Comparison of the efficacy of updated drugs for the treatment on the improvement of cognitive function in patients with Alzheimer 's disease: A systematic review and network meta- analysis.

BACKGROUND

The recent emergence of updated drugs for the treatment of Alzheimer's disease (AD) has produced encouraging cognitive and clinical results in clinical trials, but there is still controversy over how to choose effective treatment options among these numerous drugs. The purpose of this network meta-analysis (NMA) is to compare and rank these drugs based on their efficacy.

METHODS

We systematically searched in PubMed, Web of Science databases and Cochrane LIbrary, gov for randomized controlled trials for data from 2020 to 2024, and then performed a random-effect network meta-analysis.

RESULTS

Our NMA results showed that in several main indicators ADAS-cog, CDR-SB and ADCS-ADL. GV-971 (MD -2.36, 95 % CI -5.08, 0.35), Lecanemab (MD -2.00, 95 % CI -5.25, 1.26), Donanemab (MD -1.45, 95 % CI -4.70, 1.81), Masupirdine (MD -0.83, 95 % CI -3.49, 1.84) were more effective than placebo in improving ADAS-cog.
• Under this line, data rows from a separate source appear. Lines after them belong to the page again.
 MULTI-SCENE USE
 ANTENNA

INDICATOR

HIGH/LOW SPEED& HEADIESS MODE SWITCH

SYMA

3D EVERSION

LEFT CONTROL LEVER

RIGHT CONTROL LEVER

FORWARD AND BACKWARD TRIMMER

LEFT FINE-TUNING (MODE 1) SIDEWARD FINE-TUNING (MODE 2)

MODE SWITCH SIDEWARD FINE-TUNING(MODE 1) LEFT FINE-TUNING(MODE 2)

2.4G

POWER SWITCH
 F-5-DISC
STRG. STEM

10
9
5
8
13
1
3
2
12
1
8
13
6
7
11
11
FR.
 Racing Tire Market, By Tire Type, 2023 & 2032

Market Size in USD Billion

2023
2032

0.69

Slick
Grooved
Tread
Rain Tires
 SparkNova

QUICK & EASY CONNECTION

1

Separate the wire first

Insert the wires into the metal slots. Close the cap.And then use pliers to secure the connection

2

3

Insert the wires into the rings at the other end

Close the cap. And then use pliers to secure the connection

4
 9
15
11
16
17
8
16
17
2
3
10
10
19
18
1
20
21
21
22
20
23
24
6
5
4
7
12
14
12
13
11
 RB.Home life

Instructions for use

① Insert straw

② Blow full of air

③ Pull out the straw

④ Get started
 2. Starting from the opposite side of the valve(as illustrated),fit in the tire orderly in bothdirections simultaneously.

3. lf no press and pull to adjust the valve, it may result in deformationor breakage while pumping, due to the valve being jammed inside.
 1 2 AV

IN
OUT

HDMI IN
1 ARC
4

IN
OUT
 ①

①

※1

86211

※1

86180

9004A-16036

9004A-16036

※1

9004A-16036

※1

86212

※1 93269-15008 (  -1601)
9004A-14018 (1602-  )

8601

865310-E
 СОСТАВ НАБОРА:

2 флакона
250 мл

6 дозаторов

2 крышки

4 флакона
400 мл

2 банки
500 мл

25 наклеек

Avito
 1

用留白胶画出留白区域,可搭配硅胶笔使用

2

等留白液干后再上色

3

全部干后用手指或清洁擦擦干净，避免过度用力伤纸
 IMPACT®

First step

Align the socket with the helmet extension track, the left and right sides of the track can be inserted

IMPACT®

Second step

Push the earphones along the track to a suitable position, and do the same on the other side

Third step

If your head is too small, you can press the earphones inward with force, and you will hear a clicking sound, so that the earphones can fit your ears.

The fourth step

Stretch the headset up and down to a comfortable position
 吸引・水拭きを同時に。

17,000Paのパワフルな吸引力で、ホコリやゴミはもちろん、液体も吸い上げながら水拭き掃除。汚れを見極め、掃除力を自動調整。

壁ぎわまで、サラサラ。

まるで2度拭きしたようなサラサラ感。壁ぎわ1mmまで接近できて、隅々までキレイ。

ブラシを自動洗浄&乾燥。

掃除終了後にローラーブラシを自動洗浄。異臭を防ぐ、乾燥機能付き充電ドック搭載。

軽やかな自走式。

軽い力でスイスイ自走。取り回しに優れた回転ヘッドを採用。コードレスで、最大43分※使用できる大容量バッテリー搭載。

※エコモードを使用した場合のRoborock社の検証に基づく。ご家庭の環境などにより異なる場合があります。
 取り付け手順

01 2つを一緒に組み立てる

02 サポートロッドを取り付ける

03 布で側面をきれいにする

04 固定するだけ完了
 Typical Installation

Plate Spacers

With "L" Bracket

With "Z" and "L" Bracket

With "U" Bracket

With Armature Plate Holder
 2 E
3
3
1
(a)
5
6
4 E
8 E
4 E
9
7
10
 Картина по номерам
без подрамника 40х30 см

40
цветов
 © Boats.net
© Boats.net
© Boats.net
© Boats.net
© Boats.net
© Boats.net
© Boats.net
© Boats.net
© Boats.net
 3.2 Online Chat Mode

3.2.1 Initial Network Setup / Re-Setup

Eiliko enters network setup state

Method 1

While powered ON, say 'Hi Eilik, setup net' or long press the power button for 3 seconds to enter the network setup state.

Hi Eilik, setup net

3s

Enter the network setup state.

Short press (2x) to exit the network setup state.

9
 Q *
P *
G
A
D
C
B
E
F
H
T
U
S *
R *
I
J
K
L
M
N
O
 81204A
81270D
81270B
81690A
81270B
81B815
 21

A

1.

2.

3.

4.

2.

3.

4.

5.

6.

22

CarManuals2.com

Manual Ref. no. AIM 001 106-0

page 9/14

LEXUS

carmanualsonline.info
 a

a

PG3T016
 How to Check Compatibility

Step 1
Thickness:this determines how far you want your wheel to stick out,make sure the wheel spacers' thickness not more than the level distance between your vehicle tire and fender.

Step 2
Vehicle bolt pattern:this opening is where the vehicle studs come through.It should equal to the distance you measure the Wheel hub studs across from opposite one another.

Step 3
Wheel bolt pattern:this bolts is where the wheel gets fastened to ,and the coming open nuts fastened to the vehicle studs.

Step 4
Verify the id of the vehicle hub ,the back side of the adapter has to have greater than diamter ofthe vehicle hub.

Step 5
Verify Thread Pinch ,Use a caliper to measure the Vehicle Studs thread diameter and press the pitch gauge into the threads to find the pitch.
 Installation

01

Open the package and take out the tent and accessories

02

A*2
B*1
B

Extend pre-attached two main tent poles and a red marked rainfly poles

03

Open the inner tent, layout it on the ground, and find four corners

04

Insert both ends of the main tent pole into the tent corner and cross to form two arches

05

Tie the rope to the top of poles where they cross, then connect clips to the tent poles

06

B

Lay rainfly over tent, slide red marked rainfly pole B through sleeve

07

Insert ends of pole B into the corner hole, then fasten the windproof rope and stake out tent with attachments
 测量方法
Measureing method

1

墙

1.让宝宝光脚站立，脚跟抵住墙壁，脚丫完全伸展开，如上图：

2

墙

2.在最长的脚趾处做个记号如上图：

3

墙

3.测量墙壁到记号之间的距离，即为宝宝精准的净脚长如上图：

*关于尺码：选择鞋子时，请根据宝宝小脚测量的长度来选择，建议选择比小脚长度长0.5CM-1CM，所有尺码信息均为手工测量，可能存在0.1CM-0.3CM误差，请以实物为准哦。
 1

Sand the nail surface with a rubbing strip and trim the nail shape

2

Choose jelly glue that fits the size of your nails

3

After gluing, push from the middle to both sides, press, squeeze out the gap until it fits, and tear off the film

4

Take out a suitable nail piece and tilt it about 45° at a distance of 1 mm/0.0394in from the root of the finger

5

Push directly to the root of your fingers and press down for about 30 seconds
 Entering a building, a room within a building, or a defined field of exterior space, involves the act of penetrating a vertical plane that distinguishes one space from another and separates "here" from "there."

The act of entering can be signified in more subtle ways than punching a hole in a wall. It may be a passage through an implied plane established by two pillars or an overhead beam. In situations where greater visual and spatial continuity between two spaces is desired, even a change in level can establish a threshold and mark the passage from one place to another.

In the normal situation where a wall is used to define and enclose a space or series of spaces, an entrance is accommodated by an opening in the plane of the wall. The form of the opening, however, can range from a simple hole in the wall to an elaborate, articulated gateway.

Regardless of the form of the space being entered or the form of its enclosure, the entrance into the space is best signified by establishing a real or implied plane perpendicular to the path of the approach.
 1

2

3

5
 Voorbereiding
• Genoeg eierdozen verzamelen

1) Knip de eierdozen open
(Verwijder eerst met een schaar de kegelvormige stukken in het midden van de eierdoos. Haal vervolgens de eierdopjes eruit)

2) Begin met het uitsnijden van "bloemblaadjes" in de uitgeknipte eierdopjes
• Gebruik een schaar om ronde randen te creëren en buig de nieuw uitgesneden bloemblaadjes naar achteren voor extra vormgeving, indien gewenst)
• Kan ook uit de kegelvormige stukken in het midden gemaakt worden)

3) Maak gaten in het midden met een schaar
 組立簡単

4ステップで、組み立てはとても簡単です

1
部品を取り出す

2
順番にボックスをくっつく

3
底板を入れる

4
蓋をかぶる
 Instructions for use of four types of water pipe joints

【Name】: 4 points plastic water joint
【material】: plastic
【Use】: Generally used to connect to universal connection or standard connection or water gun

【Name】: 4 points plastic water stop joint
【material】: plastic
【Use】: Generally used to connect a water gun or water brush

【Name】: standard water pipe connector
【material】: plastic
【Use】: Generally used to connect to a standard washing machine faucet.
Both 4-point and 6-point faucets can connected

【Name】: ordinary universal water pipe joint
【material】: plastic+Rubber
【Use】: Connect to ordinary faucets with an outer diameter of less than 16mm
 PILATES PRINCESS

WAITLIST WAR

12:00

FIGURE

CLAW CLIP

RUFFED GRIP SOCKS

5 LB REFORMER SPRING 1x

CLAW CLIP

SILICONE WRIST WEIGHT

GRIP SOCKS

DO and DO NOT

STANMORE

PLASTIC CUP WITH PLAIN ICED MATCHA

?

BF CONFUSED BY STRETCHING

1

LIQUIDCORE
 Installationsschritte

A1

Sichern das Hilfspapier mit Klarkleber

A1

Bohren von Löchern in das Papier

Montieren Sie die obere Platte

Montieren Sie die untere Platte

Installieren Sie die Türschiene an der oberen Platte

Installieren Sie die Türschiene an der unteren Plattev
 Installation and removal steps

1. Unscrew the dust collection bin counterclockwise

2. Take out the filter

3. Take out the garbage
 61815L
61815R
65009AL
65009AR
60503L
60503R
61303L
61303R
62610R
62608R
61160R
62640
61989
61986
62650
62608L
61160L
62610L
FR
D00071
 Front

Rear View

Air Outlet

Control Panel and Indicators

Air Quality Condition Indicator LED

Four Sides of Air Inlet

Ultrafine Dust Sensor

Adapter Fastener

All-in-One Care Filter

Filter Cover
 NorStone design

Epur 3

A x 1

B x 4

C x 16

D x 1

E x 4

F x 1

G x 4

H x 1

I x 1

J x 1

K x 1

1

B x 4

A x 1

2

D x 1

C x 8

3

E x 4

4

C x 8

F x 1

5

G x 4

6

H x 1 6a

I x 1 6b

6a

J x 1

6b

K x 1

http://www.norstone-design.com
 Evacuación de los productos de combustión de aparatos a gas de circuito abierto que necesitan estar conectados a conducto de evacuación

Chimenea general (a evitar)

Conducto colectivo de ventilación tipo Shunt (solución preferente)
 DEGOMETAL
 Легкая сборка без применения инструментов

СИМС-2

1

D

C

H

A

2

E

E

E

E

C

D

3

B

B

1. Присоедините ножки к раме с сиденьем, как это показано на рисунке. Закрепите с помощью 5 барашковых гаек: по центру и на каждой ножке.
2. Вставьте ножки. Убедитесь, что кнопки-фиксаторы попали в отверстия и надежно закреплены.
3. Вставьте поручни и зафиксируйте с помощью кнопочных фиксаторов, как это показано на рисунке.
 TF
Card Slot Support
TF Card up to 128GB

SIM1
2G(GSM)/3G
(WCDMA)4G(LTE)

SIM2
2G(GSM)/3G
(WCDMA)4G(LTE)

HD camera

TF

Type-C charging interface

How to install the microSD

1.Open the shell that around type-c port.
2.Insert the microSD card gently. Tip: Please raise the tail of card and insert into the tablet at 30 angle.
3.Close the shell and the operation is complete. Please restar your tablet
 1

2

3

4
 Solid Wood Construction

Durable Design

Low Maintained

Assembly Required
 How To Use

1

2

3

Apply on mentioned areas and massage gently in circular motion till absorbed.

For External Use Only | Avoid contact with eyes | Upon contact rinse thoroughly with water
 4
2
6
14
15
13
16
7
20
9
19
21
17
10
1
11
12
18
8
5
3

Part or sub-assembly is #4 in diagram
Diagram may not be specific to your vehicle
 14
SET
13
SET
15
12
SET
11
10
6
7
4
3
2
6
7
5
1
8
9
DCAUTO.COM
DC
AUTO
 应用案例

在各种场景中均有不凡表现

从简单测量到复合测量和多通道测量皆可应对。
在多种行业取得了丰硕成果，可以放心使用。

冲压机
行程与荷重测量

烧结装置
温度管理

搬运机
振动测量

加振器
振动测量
In terms of CDR-SB, Lecanemab (MD -3.11,95 % CI -5.23, -0.99) was more effective. Compared with placebo, Donanemab was more effective in ADCS-ADL (MD 3.26,95 % CI 1.48,5.05). SUCRA values showed that GV-971 (76.1 % and 68.7 %) could achieve better therapeutic effects in ADAS-cog) and NPI, and Lecanema (98.1 %) was more effective in improving CDR-SB scores than other drugs. Donanemab (99.8 %) may be the most promising way to slow down the decline in ADCS-ADL scores. The effect of Masupirdine (80.7 %) on MMSE was significantly better than that of several other drugs.

CONCLUSION

Donanemab and Lecanemab showed good efficacy in ADCS-ADL and CDR-SB, respectively. GV-971 is the best choice to improve ADAS cogs and NPI.